Imagem: Library of America

Reinhold Niebuhr

“NATIONS, as individuals, may be assailed by contradictory temptations. They may be tempted to flee the responsibilities of their power or refuse to develop their potentialities.”

Obra: The Irony of American History. Chapter VII. The American Future. Charles Scribner’s Sons, 1952, New York. De Karl Paul Reinhold Niebuhr (EUA/Missouri/Wright City, 1892-1971).

O pensamento do teólogo Niebuhr, desde o apreço (2008) desta obra, começou a fazer parte das referências em minha procura por uma compreensão do mundo, coisa que tento minimamente ter desde que me dei por gente, pensante e carente por natureza.

O parágrafo do trecho (p. 130) desta Leitura é um dos mais interessantes que li, na visão de um intelectual norte-americano, acerca do significado do poder e o peso da liberdade nas relações entra as nações. Começa pelo problema de que as nações, na condição de indivíduos, não como se costuma abordar na confusão com “estados”, “podem ser assaltadas por tentações contraditórias”, no sentido de fugir de responsabilidades do seu poder ou na recusa do desenvolvimento de suas potencialidades, o que inclui a rejeição do reconhecimento dos próprios limites, de maneira que se busca “um poder maior do que o concedido aos mortais”. Aqui não é preciso fazer muito esforço para ver como “grandes líderes”, no comando de potencias na política, costumam agir como se fossem divinos diante de quem está bestializado em seu campo de domínio ideológico.

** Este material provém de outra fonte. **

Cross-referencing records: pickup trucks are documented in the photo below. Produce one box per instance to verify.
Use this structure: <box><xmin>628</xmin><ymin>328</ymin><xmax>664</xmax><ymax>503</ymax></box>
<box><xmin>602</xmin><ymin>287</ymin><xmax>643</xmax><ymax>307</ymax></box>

Ainda neste parágrafo maravilhoso, a servir de apresentação em forma de resumo do capítulo, Niebuhr afirma que “não existem limites fixos para as potencialidades dos homens ou das nações” e que também “não há uma linha divisória nítida entre uma expressão normal da criatividade humana e a na recusa para assumir as responsabilidades da liberdade humana”, para em seguida completar, “ou o orgulho que sobrestima o poder individual ou coletivo do homem”. Sobre esse ponto, além do problema da contradição no exercício do poder, penso na relação do orgulho coletivizado com a ilusão que acomete muitos que depositam suas esperanças em grandes arranjos ideológicos e, sobretudo, em políticos na crença medonha no “homem forte”, algo que se torna um caminho perigoso para regimes autoritários ou tipos como Trump e Putin que ficam em evidência.

Niebuhr encerra seu “abstract” com o argumento esperançoso de que “é possível discernir, com muita clareza, as formas extremas de cada mal; e também reconhecer diversas nuances do mal entre os extremos e a norma”. E então se volta à sua nação, mediante as potencialidade que possui, e reconhece que se iludiu com a ideia de que se poderia viver “sem muita preocupação com um mundo atormentado” (p. 131). Os Estados Unidos representam, entendo, um tipo de potencialidade imensa, em termos de influências, mas que se perdeu no próprio poder que concentrou. Retorno ao teólogo que afirma: “não poderíamos estar verdadeiramente seguros em um mundo inseguro, nem encontrar valor na vida se comprássemos nossa segurança ao preço da ruína da civilização” (p. 131); eis outra contradição que costuma acometer muitos na América, além de tantos que acreditam em sua propaganda. E, nessa mesma América que promoveu inúmeros conflitos por mundo afora, seria no mínimo insensato esperar que o mundo por ela atingido nocivamente não reagisse mal.

Acredito que a paz, o respeito e a civilidade são fatores de relacionamento horizontal enquanto fenômenos que se dão em cada indivíduo, de maneira que esse espírito prevalece em sua cultura de nação, e não pode ser assegurado por altas cúpulas de poder que excluem muitos que estão sob problemas e danos causados por quem se considera no direito de exercer o papel que ignora os menos desenvolvidos, quando não também acometidos pelo mal maior de se comportar como senhor do mundo.